USING THE INFORMATION =>
1. Translate this sentence from the message below on competence and performance into Spanish: "Miss South Carolina was perfectly coherent the next day on talk shows after her embarrassing moment was broadcast over YouTube."
2. Answer these from the message below on competence and performance:
(a) To whom is the message addressed?
(b) Over what site was the embarrassing moment broadcast?
(c) Which words from the addressee does the writer quote as implying no distinction between competence and performance?
3. Summarize the message below on competence and performance in two sentences.

Competence vs. Performance
Gordon, Peter
pgordon at exchange.tc.columbia.edu
Thu Oct 18 18:41:54 UTC 2007
Robin,
Miss South Carolina was perfectly coherent the next day on talk shows after her embarrassing moment was broadcast over YouTube.
http://www.youtube.com/watch?v=fQKNvPn3V-8&mode=related&search=
My slightly less than serious point was that to not make a distinction between competence and performance is to say that her "performance" at the beauty pageant should not be distinguished from her actual knowledge of language, which seems to be your implication when you say that "language learning has fallen badly short here." This is precisely the conclusion that you would have to draw if you do not make allowances for impaired performance under stressful conditions. The claim about competence/performance is simply that the whole spectrum of everyday speech contains minor to major stresses and often fails to fully reveal the underlying knowledge of language (i.e., the natural language exemplified by the local dialect of one's culture).

DATA FOR REVIEW =>
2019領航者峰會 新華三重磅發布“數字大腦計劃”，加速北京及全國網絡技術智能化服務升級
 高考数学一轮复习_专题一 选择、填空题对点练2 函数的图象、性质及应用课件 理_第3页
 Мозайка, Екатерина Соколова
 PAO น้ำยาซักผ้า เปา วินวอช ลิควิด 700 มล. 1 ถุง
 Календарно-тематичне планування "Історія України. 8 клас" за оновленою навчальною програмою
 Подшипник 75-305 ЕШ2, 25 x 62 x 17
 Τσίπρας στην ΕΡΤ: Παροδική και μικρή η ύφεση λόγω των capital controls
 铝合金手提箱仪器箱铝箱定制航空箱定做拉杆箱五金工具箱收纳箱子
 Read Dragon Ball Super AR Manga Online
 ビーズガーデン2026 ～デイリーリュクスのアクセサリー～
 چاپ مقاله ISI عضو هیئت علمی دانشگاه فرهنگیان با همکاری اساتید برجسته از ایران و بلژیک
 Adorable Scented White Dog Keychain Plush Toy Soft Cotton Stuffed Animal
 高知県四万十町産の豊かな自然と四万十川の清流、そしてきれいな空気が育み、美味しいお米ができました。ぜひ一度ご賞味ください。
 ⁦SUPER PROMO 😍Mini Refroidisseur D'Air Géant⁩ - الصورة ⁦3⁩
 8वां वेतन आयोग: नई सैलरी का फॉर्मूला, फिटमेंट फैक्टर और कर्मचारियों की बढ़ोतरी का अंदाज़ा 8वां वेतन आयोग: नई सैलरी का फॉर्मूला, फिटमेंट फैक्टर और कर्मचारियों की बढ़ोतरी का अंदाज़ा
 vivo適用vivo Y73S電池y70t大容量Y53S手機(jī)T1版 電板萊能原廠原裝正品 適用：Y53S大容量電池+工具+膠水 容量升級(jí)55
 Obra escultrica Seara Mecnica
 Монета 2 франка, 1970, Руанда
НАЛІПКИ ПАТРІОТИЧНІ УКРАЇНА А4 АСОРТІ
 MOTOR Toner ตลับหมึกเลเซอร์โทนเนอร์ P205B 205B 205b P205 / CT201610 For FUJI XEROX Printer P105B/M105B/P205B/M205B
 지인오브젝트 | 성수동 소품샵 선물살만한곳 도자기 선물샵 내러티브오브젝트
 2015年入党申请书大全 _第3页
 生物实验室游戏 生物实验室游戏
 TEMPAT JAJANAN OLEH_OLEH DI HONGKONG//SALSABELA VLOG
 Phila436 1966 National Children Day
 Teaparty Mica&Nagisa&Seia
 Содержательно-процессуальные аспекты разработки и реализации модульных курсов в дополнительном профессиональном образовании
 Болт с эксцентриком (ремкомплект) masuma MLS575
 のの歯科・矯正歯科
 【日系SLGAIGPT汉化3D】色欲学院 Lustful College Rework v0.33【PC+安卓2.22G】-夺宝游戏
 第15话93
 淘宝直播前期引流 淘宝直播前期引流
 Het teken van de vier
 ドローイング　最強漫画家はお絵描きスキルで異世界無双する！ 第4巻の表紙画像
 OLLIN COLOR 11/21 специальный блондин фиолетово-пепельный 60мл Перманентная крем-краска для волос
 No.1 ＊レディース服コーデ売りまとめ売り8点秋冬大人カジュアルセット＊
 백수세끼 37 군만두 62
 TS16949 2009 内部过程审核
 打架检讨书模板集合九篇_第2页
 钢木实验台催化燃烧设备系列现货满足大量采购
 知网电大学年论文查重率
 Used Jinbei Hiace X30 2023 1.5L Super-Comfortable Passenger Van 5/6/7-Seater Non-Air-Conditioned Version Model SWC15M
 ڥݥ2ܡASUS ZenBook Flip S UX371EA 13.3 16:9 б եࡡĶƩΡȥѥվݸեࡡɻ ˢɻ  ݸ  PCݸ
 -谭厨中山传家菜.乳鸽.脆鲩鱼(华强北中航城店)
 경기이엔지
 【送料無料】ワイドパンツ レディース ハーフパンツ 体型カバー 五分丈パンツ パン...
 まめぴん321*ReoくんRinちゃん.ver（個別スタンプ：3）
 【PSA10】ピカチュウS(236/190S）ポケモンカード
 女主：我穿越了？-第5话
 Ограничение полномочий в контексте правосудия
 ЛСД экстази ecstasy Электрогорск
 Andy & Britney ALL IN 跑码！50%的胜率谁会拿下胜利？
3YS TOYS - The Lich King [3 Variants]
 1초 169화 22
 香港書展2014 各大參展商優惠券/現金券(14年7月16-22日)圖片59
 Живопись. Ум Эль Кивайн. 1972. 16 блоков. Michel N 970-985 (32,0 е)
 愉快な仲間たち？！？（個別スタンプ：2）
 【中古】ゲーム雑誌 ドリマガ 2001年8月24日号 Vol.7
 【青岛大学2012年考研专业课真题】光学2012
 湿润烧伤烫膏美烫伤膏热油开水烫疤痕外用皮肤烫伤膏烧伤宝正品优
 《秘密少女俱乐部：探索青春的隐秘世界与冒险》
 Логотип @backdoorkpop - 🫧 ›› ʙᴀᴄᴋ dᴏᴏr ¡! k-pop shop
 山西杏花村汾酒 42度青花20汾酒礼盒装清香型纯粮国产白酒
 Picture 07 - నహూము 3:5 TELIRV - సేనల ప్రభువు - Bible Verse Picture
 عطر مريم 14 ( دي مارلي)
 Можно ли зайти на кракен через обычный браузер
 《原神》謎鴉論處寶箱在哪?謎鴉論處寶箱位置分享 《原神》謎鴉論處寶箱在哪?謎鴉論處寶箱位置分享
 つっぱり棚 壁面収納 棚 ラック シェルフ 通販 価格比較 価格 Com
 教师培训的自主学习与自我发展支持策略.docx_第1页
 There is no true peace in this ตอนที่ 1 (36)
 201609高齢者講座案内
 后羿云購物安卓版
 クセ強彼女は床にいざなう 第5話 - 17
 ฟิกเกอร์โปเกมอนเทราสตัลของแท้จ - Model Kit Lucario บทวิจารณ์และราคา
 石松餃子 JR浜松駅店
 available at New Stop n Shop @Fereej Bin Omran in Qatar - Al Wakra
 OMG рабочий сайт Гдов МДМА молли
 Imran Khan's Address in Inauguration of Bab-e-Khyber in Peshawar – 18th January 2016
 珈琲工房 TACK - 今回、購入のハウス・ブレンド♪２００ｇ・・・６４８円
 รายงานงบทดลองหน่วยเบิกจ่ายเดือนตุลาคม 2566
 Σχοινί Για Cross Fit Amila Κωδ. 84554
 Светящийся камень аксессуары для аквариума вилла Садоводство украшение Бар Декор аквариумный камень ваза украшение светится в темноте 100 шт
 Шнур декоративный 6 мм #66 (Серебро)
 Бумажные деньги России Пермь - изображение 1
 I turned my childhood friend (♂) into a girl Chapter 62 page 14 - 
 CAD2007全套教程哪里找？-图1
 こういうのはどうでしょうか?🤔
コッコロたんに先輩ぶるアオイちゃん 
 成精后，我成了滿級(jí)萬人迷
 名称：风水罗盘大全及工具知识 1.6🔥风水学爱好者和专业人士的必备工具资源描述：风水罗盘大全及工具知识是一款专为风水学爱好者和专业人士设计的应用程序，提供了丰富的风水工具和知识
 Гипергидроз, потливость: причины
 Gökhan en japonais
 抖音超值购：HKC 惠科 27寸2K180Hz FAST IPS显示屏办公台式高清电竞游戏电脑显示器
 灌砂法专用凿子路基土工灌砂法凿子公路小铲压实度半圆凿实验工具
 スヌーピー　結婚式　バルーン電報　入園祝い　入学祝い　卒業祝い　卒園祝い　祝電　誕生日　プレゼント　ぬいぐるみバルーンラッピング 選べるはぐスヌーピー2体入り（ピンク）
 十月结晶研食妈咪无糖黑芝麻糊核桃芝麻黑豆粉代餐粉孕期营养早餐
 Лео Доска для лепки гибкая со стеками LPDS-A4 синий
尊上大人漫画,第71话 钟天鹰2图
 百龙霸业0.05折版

ANSWERS =>
1. Miss Carolina del Sur se mostró perfectamente coherente al día siguiente en los programas de entrevistas, después de que su momento vergonzoso se transmitiera por YouTube.

2.
(a) Robin
(b) YouTube
(c) "language learning has fallen badly short here."

3. The writer notes that Miss South Carolina spoke coherently on talk shows the day after her embarrassing moment was broadcast over YouTube. The writer argues that failing to distinguish competence from performance would treat her pageant performance as her actual knowledge of language, whereas everyday speech involves stresses that often keep it from fully revealing a speaker's underlying knowledge of language.